> _RECORDS PROVIDED_
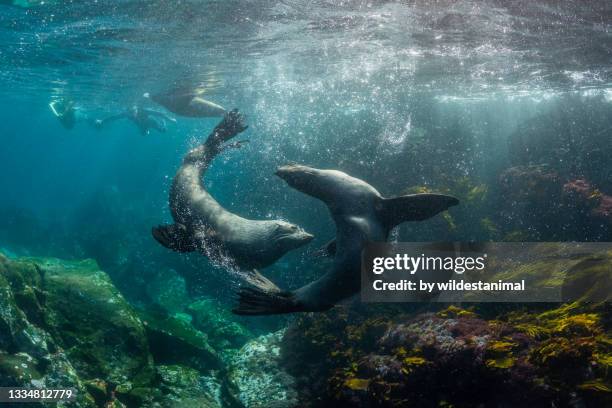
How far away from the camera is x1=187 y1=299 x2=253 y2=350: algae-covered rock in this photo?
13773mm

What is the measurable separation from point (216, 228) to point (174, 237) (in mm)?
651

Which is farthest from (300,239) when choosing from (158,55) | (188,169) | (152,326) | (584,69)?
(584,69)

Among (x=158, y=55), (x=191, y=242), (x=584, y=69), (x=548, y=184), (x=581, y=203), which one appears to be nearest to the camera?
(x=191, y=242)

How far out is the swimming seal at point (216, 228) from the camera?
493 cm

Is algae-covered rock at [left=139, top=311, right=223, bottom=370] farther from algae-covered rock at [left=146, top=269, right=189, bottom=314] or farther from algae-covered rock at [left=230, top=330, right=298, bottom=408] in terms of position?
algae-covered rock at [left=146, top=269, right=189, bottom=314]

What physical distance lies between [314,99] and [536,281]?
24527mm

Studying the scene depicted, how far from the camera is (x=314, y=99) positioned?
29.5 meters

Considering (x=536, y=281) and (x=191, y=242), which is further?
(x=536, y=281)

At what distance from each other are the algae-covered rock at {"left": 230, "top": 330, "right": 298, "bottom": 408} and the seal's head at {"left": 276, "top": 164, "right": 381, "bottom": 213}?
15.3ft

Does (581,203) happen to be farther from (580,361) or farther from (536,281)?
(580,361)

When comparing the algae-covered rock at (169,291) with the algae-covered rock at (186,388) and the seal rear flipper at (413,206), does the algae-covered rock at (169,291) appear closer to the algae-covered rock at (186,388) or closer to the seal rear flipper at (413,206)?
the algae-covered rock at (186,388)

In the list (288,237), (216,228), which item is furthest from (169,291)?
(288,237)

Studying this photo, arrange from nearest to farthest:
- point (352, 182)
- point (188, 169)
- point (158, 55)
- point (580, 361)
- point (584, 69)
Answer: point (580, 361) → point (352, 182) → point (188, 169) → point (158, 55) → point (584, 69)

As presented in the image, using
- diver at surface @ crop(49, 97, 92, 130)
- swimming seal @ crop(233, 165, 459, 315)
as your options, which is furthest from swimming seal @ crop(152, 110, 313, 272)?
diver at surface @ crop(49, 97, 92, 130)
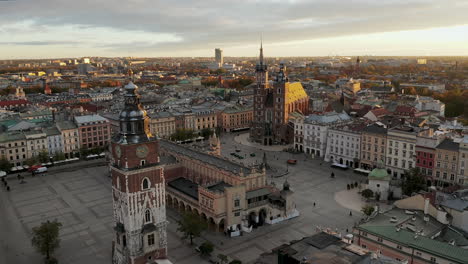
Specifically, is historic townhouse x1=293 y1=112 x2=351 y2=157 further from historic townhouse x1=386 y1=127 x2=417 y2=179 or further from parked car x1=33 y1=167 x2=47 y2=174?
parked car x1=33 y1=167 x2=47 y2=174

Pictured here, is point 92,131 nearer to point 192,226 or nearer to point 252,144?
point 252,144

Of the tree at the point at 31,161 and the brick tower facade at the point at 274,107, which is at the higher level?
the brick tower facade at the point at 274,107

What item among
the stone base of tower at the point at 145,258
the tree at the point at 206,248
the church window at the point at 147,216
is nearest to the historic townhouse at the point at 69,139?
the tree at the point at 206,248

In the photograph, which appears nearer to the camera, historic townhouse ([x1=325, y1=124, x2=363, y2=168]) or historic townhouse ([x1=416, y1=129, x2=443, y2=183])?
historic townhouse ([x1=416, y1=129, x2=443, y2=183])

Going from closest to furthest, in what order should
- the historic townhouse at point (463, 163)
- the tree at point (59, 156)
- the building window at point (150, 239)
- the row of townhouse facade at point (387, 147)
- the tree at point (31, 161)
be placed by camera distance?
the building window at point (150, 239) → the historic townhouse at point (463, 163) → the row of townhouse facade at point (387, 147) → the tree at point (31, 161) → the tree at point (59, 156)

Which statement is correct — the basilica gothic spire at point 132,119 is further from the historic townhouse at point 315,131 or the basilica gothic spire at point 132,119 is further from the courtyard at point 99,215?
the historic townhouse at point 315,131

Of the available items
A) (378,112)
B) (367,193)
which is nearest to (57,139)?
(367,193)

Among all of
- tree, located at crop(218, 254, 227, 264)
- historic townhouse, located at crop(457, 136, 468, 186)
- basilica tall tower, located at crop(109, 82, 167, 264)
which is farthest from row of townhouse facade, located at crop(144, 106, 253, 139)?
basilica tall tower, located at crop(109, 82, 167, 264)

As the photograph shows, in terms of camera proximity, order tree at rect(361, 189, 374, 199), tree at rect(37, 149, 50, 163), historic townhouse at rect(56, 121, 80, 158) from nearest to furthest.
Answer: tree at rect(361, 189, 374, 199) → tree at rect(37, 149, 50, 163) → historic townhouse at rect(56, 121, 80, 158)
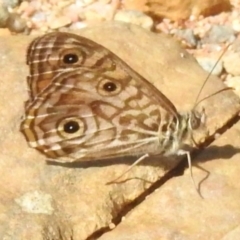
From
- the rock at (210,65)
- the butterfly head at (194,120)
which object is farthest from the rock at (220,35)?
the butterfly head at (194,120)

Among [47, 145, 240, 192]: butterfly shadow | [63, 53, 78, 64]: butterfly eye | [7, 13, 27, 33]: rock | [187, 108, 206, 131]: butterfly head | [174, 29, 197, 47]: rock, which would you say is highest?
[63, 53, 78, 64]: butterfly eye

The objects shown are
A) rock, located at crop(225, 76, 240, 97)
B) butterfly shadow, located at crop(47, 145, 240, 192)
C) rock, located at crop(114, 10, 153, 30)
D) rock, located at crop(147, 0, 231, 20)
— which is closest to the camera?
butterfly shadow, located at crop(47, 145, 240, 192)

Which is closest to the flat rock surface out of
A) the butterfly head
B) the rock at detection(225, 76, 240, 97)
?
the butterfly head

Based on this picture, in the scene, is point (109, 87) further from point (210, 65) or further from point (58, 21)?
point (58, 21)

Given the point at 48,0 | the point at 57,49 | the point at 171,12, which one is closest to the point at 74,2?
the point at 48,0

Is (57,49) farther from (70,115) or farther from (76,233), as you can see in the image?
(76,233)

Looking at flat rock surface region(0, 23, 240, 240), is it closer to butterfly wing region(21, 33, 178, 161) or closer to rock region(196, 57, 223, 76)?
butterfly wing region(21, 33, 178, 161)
...
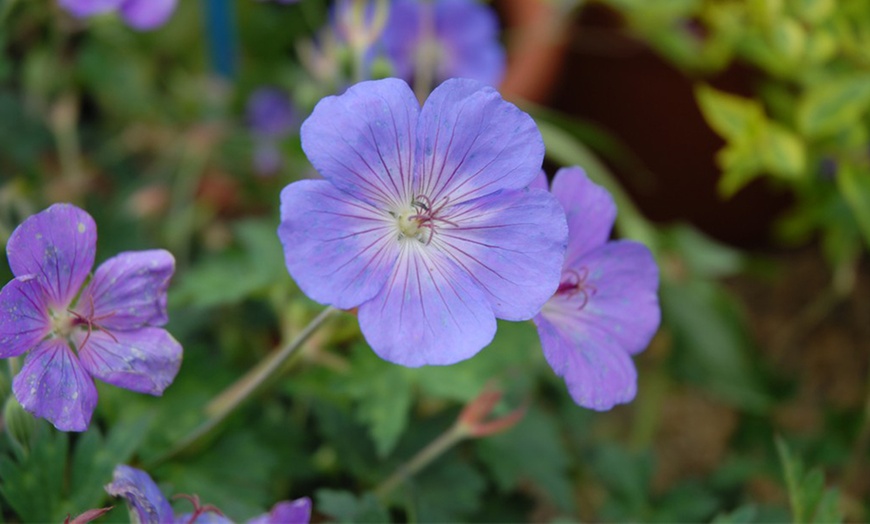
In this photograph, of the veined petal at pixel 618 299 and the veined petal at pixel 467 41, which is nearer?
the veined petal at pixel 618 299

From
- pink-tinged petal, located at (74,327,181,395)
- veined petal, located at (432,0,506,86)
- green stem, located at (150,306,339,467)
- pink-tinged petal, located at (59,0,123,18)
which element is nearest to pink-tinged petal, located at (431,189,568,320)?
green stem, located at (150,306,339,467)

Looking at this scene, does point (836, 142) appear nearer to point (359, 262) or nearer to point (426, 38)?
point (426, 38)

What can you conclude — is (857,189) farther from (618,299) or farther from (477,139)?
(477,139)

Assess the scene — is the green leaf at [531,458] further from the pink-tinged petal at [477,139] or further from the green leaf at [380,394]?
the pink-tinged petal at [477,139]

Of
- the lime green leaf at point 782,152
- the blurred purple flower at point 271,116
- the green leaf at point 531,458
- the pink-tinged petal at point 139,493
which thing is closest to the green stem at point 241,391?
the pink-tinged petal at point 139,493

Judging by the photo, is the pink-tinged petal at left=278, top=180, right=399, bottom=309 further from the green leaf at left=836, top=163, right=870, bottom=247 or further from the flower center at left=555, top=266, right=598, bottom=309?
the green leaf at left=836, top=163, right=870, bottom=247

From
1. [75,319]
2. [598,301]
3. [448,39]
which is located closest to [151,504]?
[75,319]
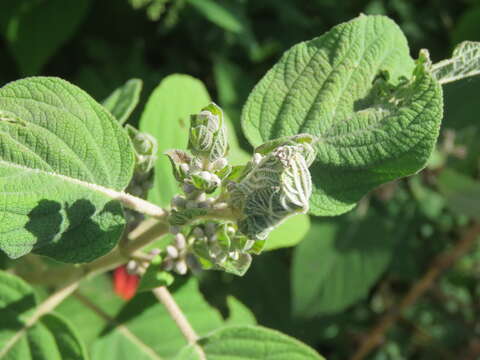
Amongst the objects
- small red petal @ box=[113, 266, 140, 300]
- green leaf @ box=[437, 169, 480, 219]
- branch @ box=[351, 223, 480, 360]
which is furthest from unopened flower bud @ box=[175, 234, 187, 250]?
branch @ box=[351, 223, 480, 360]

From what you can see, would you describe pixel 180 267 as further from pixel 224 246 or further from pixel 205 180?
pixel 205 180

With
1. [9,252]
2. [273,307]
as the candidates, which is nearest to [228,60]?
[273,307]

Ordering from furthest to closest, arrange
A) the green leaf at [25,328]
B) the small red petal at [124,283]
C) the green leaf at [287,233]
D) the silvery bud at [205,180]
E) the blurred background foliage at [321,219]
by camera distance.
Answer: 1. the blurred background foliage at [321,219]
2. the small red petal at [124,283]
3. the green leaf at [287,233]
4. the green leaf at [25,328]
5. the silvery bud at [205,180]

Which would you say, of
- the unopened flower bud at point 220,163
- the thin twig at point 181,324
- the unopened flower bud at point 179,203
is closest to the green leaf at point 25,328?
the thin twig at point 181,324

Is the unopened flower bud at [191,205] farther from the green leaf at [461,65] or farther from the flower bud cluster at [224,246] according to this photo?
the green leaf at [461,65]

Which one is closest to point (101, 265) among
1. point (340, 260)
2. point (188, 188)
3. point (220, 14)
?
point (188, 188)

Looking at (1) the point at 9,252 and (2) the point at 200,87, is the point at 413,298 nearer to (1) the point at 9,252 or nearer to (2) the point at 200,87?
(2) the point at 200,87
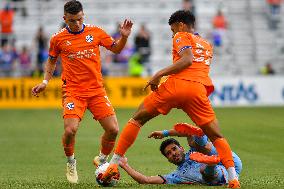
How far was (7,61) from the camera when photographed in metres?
...
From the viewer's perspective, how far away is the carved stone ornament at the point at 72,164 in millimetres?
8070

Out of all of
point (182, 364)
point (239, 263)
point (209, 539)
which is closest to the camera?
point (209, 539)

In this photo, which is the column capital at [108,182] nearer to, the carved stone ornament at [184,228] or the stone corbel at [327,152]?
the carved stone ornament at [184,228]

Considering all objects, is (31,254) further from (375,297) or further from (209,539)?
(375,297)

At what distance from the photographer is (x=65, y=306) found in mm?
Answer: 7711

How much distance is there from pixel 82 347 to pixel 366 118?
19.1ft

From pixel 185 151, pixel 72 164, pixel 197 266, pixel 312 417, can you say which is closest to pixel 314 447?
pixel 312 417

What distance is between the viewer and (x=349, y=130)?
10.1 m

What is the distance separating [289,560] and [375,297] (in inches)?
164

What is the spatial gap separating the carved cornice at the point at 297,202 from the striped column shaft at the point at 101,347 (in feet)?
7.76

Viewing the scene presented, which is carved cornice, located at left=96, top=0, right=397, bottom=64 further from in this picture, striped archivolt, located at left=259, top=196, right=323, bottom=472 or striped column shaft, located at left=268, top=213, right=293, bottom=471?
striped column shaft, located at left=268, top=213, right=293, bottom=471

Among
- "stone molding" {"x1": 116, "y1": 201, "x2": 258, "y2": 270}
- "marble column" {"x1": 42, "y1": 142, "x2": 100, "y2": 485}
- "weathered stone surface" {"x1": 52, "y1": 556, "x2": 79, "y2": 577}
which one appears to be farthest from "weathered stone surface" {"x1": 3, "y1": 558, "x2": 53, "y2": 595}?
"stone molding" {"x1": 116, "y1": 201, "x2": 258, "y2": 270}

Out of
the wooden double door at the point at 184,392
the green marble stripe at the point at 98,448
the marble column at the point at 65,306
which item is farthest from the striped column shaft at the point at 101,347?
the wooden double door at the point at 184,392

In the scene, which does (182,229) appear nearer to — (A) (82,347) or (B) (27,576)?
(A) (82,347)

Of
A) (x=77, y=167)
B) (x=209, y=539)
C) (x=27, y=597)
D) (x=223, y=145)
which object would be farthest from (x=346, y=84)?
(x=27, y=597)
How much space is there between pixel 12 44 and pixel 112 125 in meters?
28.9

> _TASK GOAL_
Locate every line in the entries above that contains the string "objects", and copy each such line in full.

> _THE ANSWER_
The objects shown are
Amongst the objects
Considering all objects, is (31,254) further from (375,297) or further from (209,539)?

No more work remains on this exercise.